- **Excerpted text**:
—————

We define the pivot index as the index where the sum of the numbers to the left of the index is equal to the sum of the numbers to the right of the index.
If no such index exists, we should return -1. If there are multiple pivot indexes, you should return the left-most pivot index.
Example 1:
Input: nums = [1, 7, 3, 6, 5, 6] Output: 3 Explanation: The sum of the numbers to the left of index 3 (nums[3] = 6) is equal to the sum of numbers to the right of index 3. Also, 3 is the first index where this occurs.
Example 2:
Input: nums = [1, 2, 3] Output: -1 Explanation: There is no index that satisfies the conditions in the problem statement.
Note:
The length of nums will be in the range [0, 10000]. Each element nums[i] will be an integer in the range [-1000, 1000].
来源:力扣(LeetCode) 链接:https://leetcode-cn.com/problems/find-pivot-index 著作权归领扣网络所有。商业转载请联系官方授权,非商业转载请注明出处。
直接放答案,这个思路一看就出来了
class Solution {
public:
int pivotIndex(vector<int>& nums) {
int sum = 0, leftsum = 0;
for (int x: nums) sum += x;
for (int i = 0; i < nums.size(); ++i) {
if (leftsum == sum - leftsum - nums[i]) return i;
leftsum += nums[i];
}
return -1;
}
};

—————

Dataset entries:
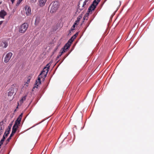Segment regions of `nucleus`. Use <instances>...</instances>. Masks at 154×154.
I'll return each mask as SVG.
<instances>
[{
  "mask_svg": "<svg viewBox=\"0 0 154 154\" xmlns=\"http://www.w3.org/2000/svg\"><path fill=\"white\" fill-rule=\"evenodd\" d=\"M75 25H73V26H72V28L74 29V28L75 27Z\"/></svg>",
  "mask_w": 154,
  "mask_h": 154,
  "instance_id": "obj_39",
  "label": "nucleus"
},
{
  "mask_svg": "<svg viewBox=\"0 0 154 154\" xmlns=\"http://www.w3.org/2000/svg\"><path fill=\"white\" fill-rule=\"evenodd\" d=\"M62 55V54L61 53H60V54L57 56V58H59L61 56V55Z\"/></svg>",
  "mask_w": 154,
  "mask_h": 154,
  "instance_id": "obj_32",
  "label": "nucleus"
},
{
  "mask_svg": "<svg viewBox=\"0 0 154 154\" xmlns=\"http://www.w3.org/2000/svg\"><path fill=\"white\" fill-rule=\"evenodd\" d=\"M82 1V0H80L79 2H81V1Z\"/></svg>",
  "mask_w": 154,
  "mask_h": 154,
  "instance_id": "obj_42",
  "label": "nucleus"
},
{
  "mask_svg": "<svg viewBox=\"0 0 154 154\" xmlns=\"http://www.w3.org/2000/svg\"><path fill=\"white\" fill-rule=\"evenodd\" d=\"M3 144V142L0 141V145H2Z\"/></svg>",
  "mask_w": 154,
  "mask_h": 154,
  "instance_id": "obj_36",
  "label": "nucleus"
},
{
  "mask_svg": "<svg viewBox=\"0 0 154 154\" xmlns=\"http://www.w3.org/2000/svg\"><path fill=\"white\" fill-rule=\"evenodd\" d=\"M26 96L25 95L22 97L21 99L20 100V103L21 104H22L23 102L26 99Z\"/></svg>",
  "mask_w": 154,
  "mask_h": 154,
  "instance_id": "obj_17",
  "label": "nucleus"
},
{
  "mask_svg": "<svg viewBox=\"0 0 154 154\" xmlns=\"http://www.w3.org/2000/svg\"><path fill=\"white\" fill-rule=\"evenodd\" d=\"M12 55L13 54L11 52H10L8 53L6 55L5 57V59L4 60V62L6 63L8 62L11 58Z\"/></svg>",
  "mask_w": 154,
  "mask_h": 154,
  "instance_id": "obj_6",
  "label": "nucleus"
},
{
  "mask_svg": "<svg viewBox=\"0 0 154 154\" xmlns=\"http://www.w3.org/2000/svg\"><path fill=\"white\" fill-rule=\"evenodd\" d=\"M62 49L63 50L61 53L63 54L64 52H65L66 50L63 48H62Z\"/></svg>",
  "mask_w": 154,
  "mask_h": 154,
  "instance_id": "obj_30",
  "label": "nucleus"
},
{
  "mask_svg": "<svg viewBox=\"0 0 154 154\" xmlns=\"http://www.w3.org/2000/svg\"><path fill=\"white\" fill-rule=\"evenodd\" d=\"M4 140L3 139H2L0 141L2 142H3L4 141Z\"/></svg>",
  "mask_w": 154,
  "mask_h": 154,
  "instance_id": "obj_38",
  "label": "nucleus"
},
{
  "mask_svg": "<svg viewBox=\"0 0 154 154\" xmlns=\"http://www.w3.org/2000/svg\"><path fill=\"white\" fill-rule=\"evenodd\" d=\"M2 3V1H0V5Z\"/></svg>",
  "mask_w": 154,
  "mask_h": 154,
  "instance_id": "obj_40",
  "label": "nucleus"
},
{
  "mask_svg": "<svg viewBox=\"0 0 154 154\" xmlns=\"http://www.w3.org/2000/svg\"><path fill=\"white\" fill-rule=\"evenodd\" d=\"M7 13L4 10H2L0 11V17L4 19L5 16L7 15Z\"/></svg>",
  "mask_w": 154,
  "mask_h": 154,
  "instance_id": "obj_11",
  "label": "nucleus"
},
{
  "mask_svg": "<svg viewBox=\"0 0 154 154\" xmlns=\"http://www.w3.org/2000/svg\"><path fill=\"white\" fill-rule=\"evenodd\" d=\"M28 25L27 23H24L20 26L19 28V32L21 33H24L27 29Z\"/></svg>",
  "mask_w": 154,
  "mask_h": 154,
  "instance_id": "obj_5",
  "label": "nucleus"
},
{
  "mask_svg": "<svg viewBox=\"0 0 154 154\" xmlns=\"http://www.w3.org/2000/svg\"><path fill=\"white\" fill-rule=\"evenodd\" d=\"M71 45V44L70 43L68 42L66 44L63 48L66 50L70 47Z\"/></svg>",
  "mask_w": 154,
  "mask_h": 154,
  "instance_id": "obj_16",
  "label": "nucleus"
},
{
  "mask_svg": "<svg viewBox=\"0 0 154 154\" xmlns=\"http://www.w3.org/2000/svg\"><path fill=\"white\" fill-rule=\"evenodd\" d=\"M23 116V113H21L18 117L19 118H20L21 119H22V117Z\"/></svg>",
  "mask_w": 154,
  "mask_h": 154,
  "instance_id": "obj_31",
  "label": "nucleus"
},
{
  "mask_svg": "<svg viewBox=\"0 0 154 154\" xmlns=\"http://www.w3.org/2000/svg\"><path fill=\"white\" fill-rule=\"evenodd\" d=\"M77 23H78L76 21H75V22L74 23V24L73 25H75H75H77Z\"/></svg>",
  "mask_w": 154,
  "mask_h": 154,
  "instance_id": "obj_33",
  "label": "nucleus"
},
{
  "mask_svg": "<svg viewBox=\"0 0 154 154\" xmlns=\"http://www.w3.org/2000/svg\"><path fill=\"white\" fill-rule=\"evenodd\" d=\"M31 77L30 76H29L27 77V82H26V84L27 83V84H28L29 83V81L31 79Z\"/></svg>",
  "mask_w": 154,
  "mask_h": 154,
  "instance_id": "obj_23",
  "label": "nucleus"
},
{
  "mask_svg": "<svg viewBox=\"0 0 154 154\" xmlns=\"http://www.w3.org/2000/svg\"><path fill=\"white\" fill-rule=\"evenodd\" d=\"M82 1V0H80L79 2H81V1Z\"/></svg>",
  "mask_w": 154,
  "mask_h": 154,
  "instance_id": "obj_41",
  "label": "nucleus"
},
{
  "mask_svg": "<svg viewBox=\"0 0 154 154\" xmlns=\"http://www.w3.org/2000/svg\"><path fill=\"white\" fill-rule=\"evenodd\" d=\"M23 0H18L16 3V6H18Z\"/></svg>",
  "mask_w": 154,
  "mask_h": 154,
  "instance_id": "obj_24",
  "label": "nucleus"
},
{
  "mask_svg": "<svg viewBox=\"0 0 154 154\" xmlns=\"http://www.w3.org/2000/svg\"><path fill=\"white\" fill-rule=\"evenodd\" d=\"M5 129L4 123L3 122H0V136L3 133Z\"/></svg>",
  "mask_w": 154,
  "mask_h": 154,
  "instance_id": "obj_8",
  "label": "nucleus"
},
{
  "mask_svg": "<svg viewBox=\"0 0 154 154\" xmlns=\"http://www.w3.org/2000/svg\"><path fill=\"white\" fill-rule=\"evenodd\" d=\"M41 20V18L40 17L37 16L36 17L35 22V26H37L38 25L39 23Z\"/></svg>",
  "mask_w": 154,
  "mask_h": 154,
  "instance_id": "obj_14",
  "label": "nucleus"
},
{
  "mask_svg": "<svg viewBox=\"0 0 154 154\" xmlns=\"http://www.w3.org/2000/svg\"><path fill=\"white\" fill-rule=\"evenodd\" d=\"M36 1L37 0H30V2L32 3H35Z\"/></svg>",
  "mask_w": 154,
  "mask_h": 154,
  "instance_id": "obj_29",
  "label": "nucleus"
},
{
  "mask_svg": "<svg viewBox=\"0 0 154 154\" xmlns=\"http://www.w3.org/2000/svg\"><path fill=\"white\" fill-rule=\"evenodd\" d=\"M10 128H8L7 130L5 132H6V133H8L9 134L10 132Z\"/></svg>",
  "mask_w": 154,
  "mask_h": 154,
  "instance_id": "obj_26",
  "label": "nucleus"
},
{
  "mask_svg": "<svg viewBox=\"0 0 154 154\" xmlns=\"http://www.w3.org/2000/svg\"><path fill=\"white\" fill-rule=\"evenodd\" d=\"M21 119L20 118H18L17 120H16L15 122V125H17L18 126L20 125V122L21 121Z\"/></svg>",
  "mask_w": 154,
  "mask_h": 154,
  "instance_id": "obj_15",
  "label": "nucleus"
},
{
  "mask_svg": "<svg viewBox=\"0 0 154 154\" xmlns=\"http://www.w3.org/2000/svg\"><path fill=\"white\" fill-rule=\"evenodd\" d=\"M13 135H13V134H11L9 138L6 140V144L8 143L9 142L10 140L11 139V137Z\"/></svg>",
  "mask_w": 154,
  "mask_h": 154,
  "instance_id": "obj_20",
  "label": "nucleus"
},
{
  "mask_svg": "<svg viewBox=\"0 0 154 154\" xmlns=\"http://www.w3.org/2000/svg\"><path fill=\"white\" fill-rule=\"evenodd\" d=\"M89 14H91V13H90L89 12H88V11L87 13L85 14V16L83 18H84V20H88V17Z\"/></svg>",
  "mask_w": 154,
  "mask_h": 154,
  "instance_id": "obj_18",
  "label": "nucleus"
},
{
  "mask_svg": "<svg viewBox=\"0 0 154 154\" xmlns=\"http://www.w3.org/2000/svg\"><path fill=\"white\" fill-rule=\"evenodd\" d=\"M11 125H10L9 126H8V128H10V129H11Z\"/></svg>",
  "mask_w": 154,
  "mask_h": 154,
  "instance_id": "obj_35",
  "label": "nucleus"
},
{
  "mask_svg": "<svg viewBox=\"0 0 154 154\" xmlns=\"http://www.w3.org/2000/svg\"><path fill=\"white\" fill-rule=\"evenodd\" d=\"M82 17V15H79L78 17L77 18V20L76 21L78 23H79V21H80V20L81 19V18Z\"/></svg>",
  "mask_w": 154,
  "mask_h": 154,
  "instance_id": "obj_21",
  "label": "nucleus"
},
{
  "mask_svg": "<svg viewBox=\"0 0 154 154\" xmlns=\"http://www.w3.org/2000/svg\"><path fill=\"white\" fill-rule=\"evenodd\" d=\"M74 29H74L72 28V27H71V29L69 30V32L68 34V35L71 34L70 33H71V32Z\"/></svg>",
  "mask_w": 154,
  "mask_h": 154,
  "instance_id": "obj_25",
  "label": "nucleus"
},
{
  "mask_svg": "<svg viewBox=\"0 0 154 154\" xmlns=\"http://www.w3.org/2000/svg\"><path fill=\"white\" fill-rule=\"evenodd\" d=\"M47 0H39V5L40 7L43 6L46 2Z\"/></svg>",
  "mask_w": 154,
  "mask_h": 154,
  "instance_id": "obj_13",
  "label": "nucleus"
},
{
  "mask_svg": "<svg viewBox=\"0 0 154 154\" xmlns=\"http://www.w3.org/2000/svg\"><path fill=\"white\" fill-rule=\"evenodd\" d=\"M8 45V42L5 41L0 42V46L3 48H6Z\"/></svg>",
  "mask_w": 154,
  "mask_h": 154,
  "instance_id": "obj_10",
  "label": "nucleus"
},
{
  "mask_svg": "<svg viewBox=\"0 0 154 154\" xmlns=\"http://www.w3.org/2000/svg\"><path fill=\"white\" fill-rule=\"evenodd\" d=\"M97 5H96L95 3L93 2L88 9V12L91 13V12L95 9Z\"/></svg>",
  "mask_w": 154,
  "mask_h": 154,
  "instance_id": "obj_7",
  "label": "nucleus"
},
{
  "mask_svg": "<svg viewBox=\"0 0 154 154\" xmlns=\"http://www.w3.org/2000/svg\"><path fill=\"white\" fill-rule=\"evenodd\" d=\"M26 14L27 15H29L31 13V9L28 6L25 7Z\"/></svg>",
  "mask_w": 154,
  "mask_h": 154,
  "instance_id": "obj_9",
  "label": "nucleus"
},
{
  "mask_svg": "<svg viewBox=\"0 0 154 154\" xmlns=\"http://www.w3.org/2000/svg\"><path fill=\"white\" fill-rule=\"evenodd\" d=\"M3 21H0V25H1L3 23Z\"/></svg>",
  "mask_w": 154,
  "mask_h": 154,
  "instance_id": "obj_37",
  "label": "nucleus"
},
{
  "mask_svg": "<svg viewBox=\"0 0 154 154\" xmlns=\"http://www.w3.org/2000/svg\"><path fill=\"white\" fill-rule=\"evenodd\" d=\"M101 0H94L93 2L96 4V5H97L98 3L100 2Z\"/></svg>",
  "mask_w": 154,
  "mask_h": 154,
  "instance_id": "obj_22",
  "label": "nucleus"
},
{
  "mask_svg": "<svg viewBox=\"0 0 154 154\" xmlns=\"http://www.w3.org/2000/svg\"><path fill=\"white\" fill-rule=\"evenodd\" d=\"M78 32L76 33L73 36L75 38L78 36Z\"/></svg>",
  "mask_w": 154,
  "mask_h": 154,
  "instance_id": "obj_27",
  "label": "nucleus"
},
{
  "mask_svg": "<svg viewBox=\"0 0 154 154\" xmlns=\"http://www.w3.org/2000/svg\"><path fill=\"white\" fill-rule=\"evenodd\" d=\"M51 9L50 12L53 13L55 12L58 9L59 6V3L58 2L54 1L51 4Z\"/></svg>",
  "mask_w": 154,
  "mask_h": 154,
  "instance_id": "obj_3",
  "label": "nucleus"
},
{
  "mask_svg": "<svg viewBox=\"0 0 154 154\" xmlns=\"http://www.w3.org/2000/svg\"><path fill=\"white\" fill-rule=\"evenodd\" d=\"M75 39V38L74 37L72 36L69 40L68 42H69L71 44Z\"/></svg>",
  "mask_w": 154,
  "mask_h": 154,
  "instance_id": "obj_19",
  "label": "nucleus"
},
{
  "mask_svg": "<svg viewBox=\"0 0 154 154\" xmlns=\"http://www.w3.org/2000/svg\"><path fill=\"white\" fill-rule=\"evenodd\" d=\"M18 89V88L16 84L11 85L9 89V91L8 93V96L10 97L12 96L15 92V94Z\"/></svg>",
  "mask_w": 154,
  "mask_h": 154,
  "instance_id": "obj_2",
  "label": "nucleus"
},
{
  "mask_svg": "<svg viewBox=\"0 0 154 154\" xmlns=\"http://www.w3.org/2000/svg\"><path fill=\"white\" fill-rule=\"evenodd\" d=\"M46 66H48V67H47L46 66L44 68L41 72L38 75V80L36 81L35 85H37V87H36L37 88V86H38V85L41 83V79L42 78H43V79H44L47 76L50 66L49 65V64H48ZM35 87H36L35 86L33 87V88H34Z\"/></svg>",
  "mask_w": 154,
  "mask_h": 154,
  "instance_id": "obj_1",
  "label": "nucleus"
},
{
  "mask_svg": "<svg viewBox=\"0 0 154 154\" xmlns=\"http://www.w3.org/2000/svg\"><path fill=\"white\" fill-rule=\"evenodd\" d=\"M9 133H6V132H5V134H4L5 135V136L6 137H7L8 135L9 134Z\"/></svg>",
  "mask_w": 154,
  "mask_h": 154,
  "instance_id": "obj_28",
  "label": "nucleus"
},
{
  "mask_svg": "<svg viewBox=\"0 0 154 154\" xmlns=\"http://www.w3.org/2000/svg\"><path fill=\"white\" fill-rule=\"evenodd\" d=\"M18 125L14 124L13 128L11 134L14 135V134L16 132L18 128Z\"/></svg>",
  "mask_w": 154,
  "mask_h": 154,
  "instance_id": "obj_12",
  "label": "nucleus"
},
{
  "mask_svg": "<svg viewBox=\"0 0 154 154\" xmlns=\"http://www.w3.org/2000/svg\"><path fill=\"white\" fill-rule=\"evenodd\" d=\"M90 1L91 0H85L82 4H81L80 2H79L78 5V9L80 11H82L85 8H87Z\"/></svg>",
  "mask_w": 154,
  "mask_h": 154,
  "instance_id": "obj_4",
  "label": "nucleus"
},
{
  "mask_svg": "<svg viewBox=\"0 0 154 154\" xmlns=\"http://www.w3.org/2000/svg\"><path fill=\"white\" fill-rule=\"evenodd\" d=\"M5 137H6L5 136V135H3V137H2V139H3V140H5Z\"/></svg>",
  "mask_w": 154,
  "mask_h": 154,
  "instance_id": "obj_34",
  "label": "nucleus"
}]
</instances>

—————

- **Task to carry out**: In the pivot index problem, which index should be returned when more than one pivot index exists?

- **Finished answer**: The left-most pivot index.